# [Document extract]
Trace properties and the logics that express them are commonly used to describe desirable system behaviors. However, some behaviors cannot be expressed by referring to each trace individually. In [9], properties describing the behavior of a combination of traces are formalized as hyperproperties. Thus, a hyperproperty is a set of sets of traces: all sets that behave according to the hyperproperty.

\({\mathsf {HyperLTL}}\) [8] is an extension of linear temporal logic (\({\mathsf {LTL}}\)), a widely used temporal logic for trace properties, to hyperproperties. The formulas of \({\mathsf {HyperLTL}}\) are given by the following grammar:

$$\begin{aligned} \varphi \,\,{:}{:}\!=&\ \exists \pi . \; \varphi \;|\; \forall \pi . \; \varphi \;|\; \psi \\ \psi \,\,{{:}{:}}\!=&\ a_\pi \;|\; \lnot \psi \;|\; \psi \vee \psi \;|\; \mathsf{X}\psi \;|\; \psi \mathsf{U}\psi \qquad \text { for every } a\in AP \end{aligned}$$

Intuitively, \(\exists \pi . \varphi \) means that there exists a trace that satisfies \(\varphi \) and \(\forall \pi . \varphi \) means that \(\varphi \) holds for every trace. \(a_\pi \) means that a holds in the first state of \(\pi \). The semantics of \(\mathsf{X}, \mathsf{U}\) and the Boolean operators are similar to those in \({\mathsf{LTL}}\): \(\mathsf{X}\psi \) means that \(\psi \) holds in the next state and \(\psi _1\mathsf{U}\psi _2\) means that \(\psi _1\) holds until \(\psi _2\) holds. Based on these operators we define additional operators commonly defined in \({\mathsf{LTL}}\): \(\mathsf{F}\psi \) means that \(\psi \) holds eventually and \(\mathsf{G}\psi \) means that \(\psi \) holds throughout the entire trace.

The semantics of \({\mathsf {HyperLTL}}\) is defined as follows. Let \(T\subseteq {(2^{AP})}^\omega \) be a set of traces over AP, let \(\mathcal {V}\) be a set of trace variables, and \(\varPi :\mathcal {V}\rightarrow T\) be a trace assignment. Let \(\varPi [\pi \rightarrow t]\) be the function obtained from \(\varPi \), by mapping \(\pi \) to t. Let \(\varPi ^i\) be the function defined by \(\varPi ^i(\pi ) = (\varPi (\pi ))^i\).

# [Source material]
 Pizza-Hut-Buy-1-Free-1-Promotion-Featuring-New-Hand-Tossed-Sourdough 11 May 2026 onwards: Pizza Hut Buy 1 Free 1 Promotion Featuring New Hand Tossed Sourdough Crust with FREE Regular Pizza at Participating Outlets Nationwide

---

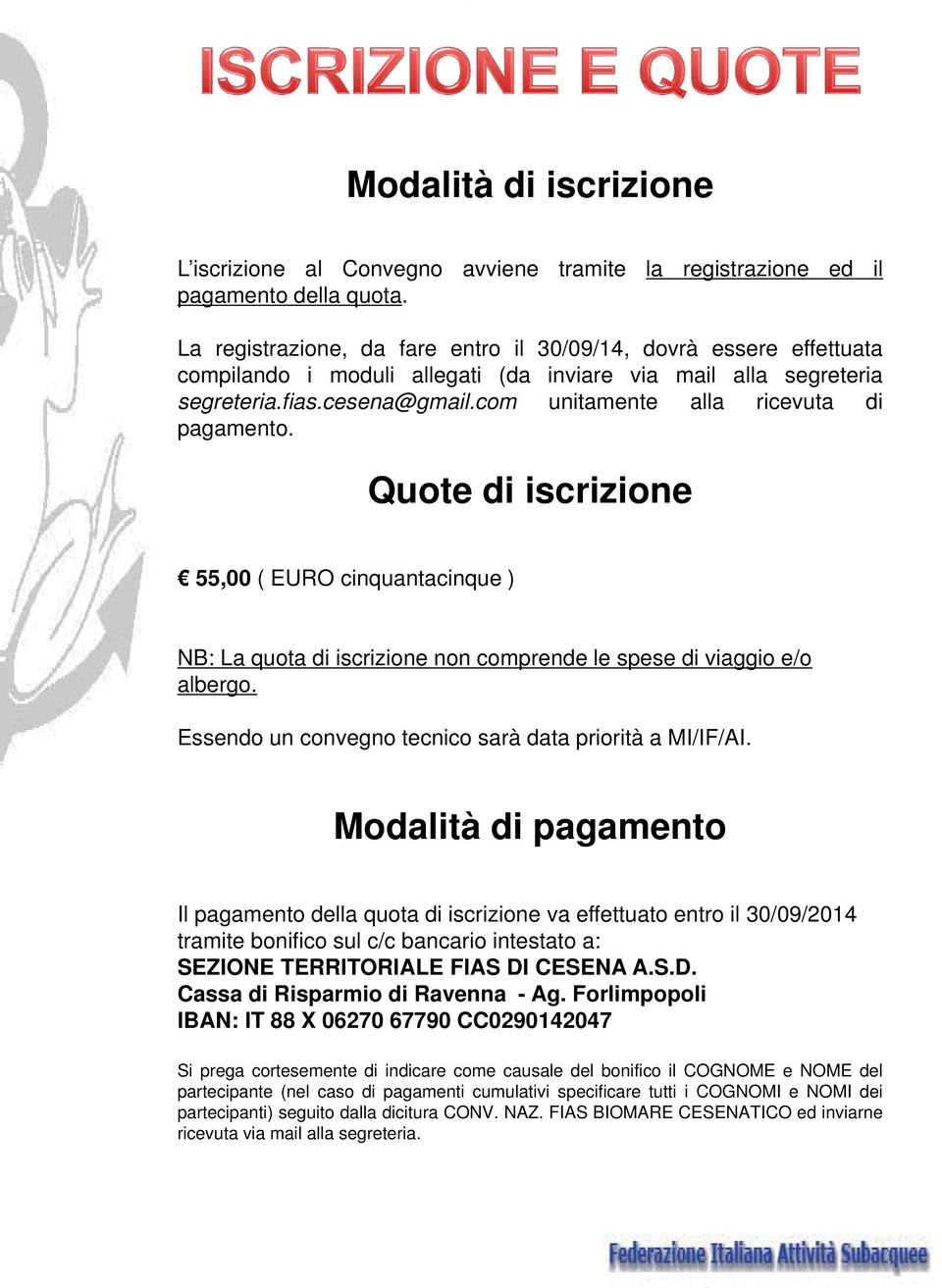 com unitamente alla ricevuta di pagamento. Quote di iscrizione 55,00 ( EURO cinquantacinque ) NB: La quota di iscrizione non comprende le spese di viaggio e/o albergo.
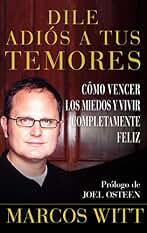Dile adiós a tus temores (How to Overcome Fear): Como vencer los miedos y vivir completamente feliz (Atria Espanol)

# [Task requirements]
Reproduce the HyperLTL passage from "Intuitively, \(\exists \pi" down to "the entire trace.", changing "eventually" to "at some point".

# [Problem solution]
Intuitively, \(\exists \pi . \varphi \) means that there exists a trace that satisfies \(\varphi \) and \(\forall \pi . \varphi \) means that \(\varphi \) holds for every trace. \(a_\pi \) means that a holds in the first state of \(\pi \). The semantics of \(\mathsf{X}, \mathsf{U}\) and the Boolean operators are similar to those in \({\mathsf{LTL}}\): \(\mathsf{X}\psi \) means that \(\psi \) holds in the next state and \(\psi _1\mathsf{U}\psi _2\) means that \(\psi _1\) holds until \(\psi _2\) holds. Based on these operators we define additional operators commonly defined in \({\mathsf{LTL}}\): \(\mathsf{F}\psi \) means that \(\psi \) holds at some point and \(\mathsf{G}\psi \) means that \(\psi \) holds throughout the entire trace.